Volkhi picked a crooked, trailless course through the young trees, knee-deep in seedlings while the taller, three-year growth was constantly enough to screen anything beyond a stone’s throw from their track.

Find Sasha, Chernevog said. So, perforce, they tried. They tried past noon, and into afternoon, taking a general course westward—Sasha had not been at the burned house, had not, which Chernevog had thought might be the case, gone back to Uulamets’ grave. After that-After that they turned north and west, in the not unlikely case Sasha had gone toward the river, Chernevog said. Chernevog searched with his magic and Pyetr scanned the sunlit, fluttering greenwood with ordinary eyes, looking for a white and brown horse, hoping with half his heart they would find no trace at all, hoping that Sasha was clear away and safe—and fearing he was not. He imagined terrible things—things like Missy felling; or vodyaniye and such lurking in ambush to drag horse and rider down into the brook; or Sasha’s heart just stopping, on a stronger wizard’s wish.

“That’s for easier than will happen to him,” Chernevog muttered at his back, “believe me.”

“Believe you? God… let me go and I’ll find him. Just go back to the house and wait, why don’t you? Snake, I swear to you, if you want him found, if you really, truly do want him found—”

Chernevog said, “If he doesn’t have a chance out there, you have less. Or I would do that.”

“The hell you would.”

“Believe me.”

That was a wish. It smothered thinking for a moment. It suffocated reason.

“You don’t understand,” Chernevog said. “He’s not going to die. That’s not the worst that can happen to him.”

He felt cold through and through, despite the sunlight. He fought believing anything Chernevog said—but sometimes it was so close to his own apprehensions…

“There’s no particular good, no particular evil in magic, Pyetr Ilyitch: one either rules it—or one is ruled; and he’s quite vulnerable. He won’t die, but you’ll wish he had. He won’t be able to. Then you’ll wish you’d helped me with more enthusiasm.”

“Shut up!”

“My friend, be reasonable.”

“I’m not your friend.”

“You’re not my enemy. I assure you, you’re not my enemy.”

“I killed your damn owl,” Pyetr muttered, and pulled Chernevog’s hands loose from his middle. “Keep your hands off me.”

“I’ve no grudges. Owl was very old.”

That callousness turned him sick at his stomach. “Don’t you love anything, Snake? Didn’t you, once? —What do you want, that matters to anybody?”

“Just Owl.” They rode up a slope, Volkhi’s hindquarters bunching in a quick few efforts. Chernevog held to him again— with cause. “Just Owl. And he’s gone. Now you’re in his place. He was fond of mice. What do you want from me?”

“I want you to keep your damned hands to yourself!”

“I’ll love what you love; hate what you hate—I’ve given you that power over me. What more can I do for you?”

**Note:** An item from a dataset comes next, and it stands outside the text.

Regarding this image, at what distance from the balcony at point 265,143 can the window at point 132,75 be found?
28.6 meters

That’s a lie, he thought as they rode along the ridge. —Sasha might have done something with his heart, if he could only have gotten it away from me—

“He can’t. It’s much too strong a bond: it’s magical; and I’m far stronger. But it’s true you can command my friendship. Bestow it where you like: that takes no wizardry at all. It’s simply the nature of hearts, when they’re together long enough. You see how much I trust you.”

He wanted Chernevog away from him, he wanted help; he was drowning in Chernevog’s thoughts. He thought distractedly, looking at the trees, Very soon there’s not going to be anything left of me. Sasha won’t trust me if we find him. He shouldn’t. God help me, I’m losing my mind.

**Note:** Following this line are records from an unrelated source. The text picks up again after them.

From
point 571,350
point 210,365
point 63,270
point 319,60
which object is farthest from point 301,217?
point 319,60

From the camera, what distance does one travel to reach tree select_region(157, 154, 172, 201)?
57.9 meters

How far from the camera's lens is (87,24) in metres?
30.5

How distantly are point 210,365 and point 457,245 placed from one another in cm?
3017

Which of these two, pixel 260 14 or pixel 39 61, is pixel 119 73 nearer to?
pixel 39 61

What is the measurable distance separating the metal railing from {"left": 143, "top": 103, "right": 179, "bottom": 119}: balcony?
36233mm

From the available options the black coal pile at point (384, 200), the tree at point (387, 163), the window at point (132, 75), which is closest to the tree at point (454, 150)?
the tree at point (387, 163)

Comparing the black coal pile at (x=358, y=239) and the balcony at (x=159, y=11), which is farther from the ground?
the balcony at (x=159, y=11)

“Of course,” Chernevog said, resting his hand on his shoulder “as you probably do suspect by now—it can equally well go the other way.”

Sasha sat tucked up in green shade, beside Missy’s feet, Missy looking quite content to stand with a patch of sun on her back—

Sasha felt it, too, the way he had slowly felt aches in her legs leave and the pain in her gut ebb. It had been hard going for an old horse not used to running and not used to forests.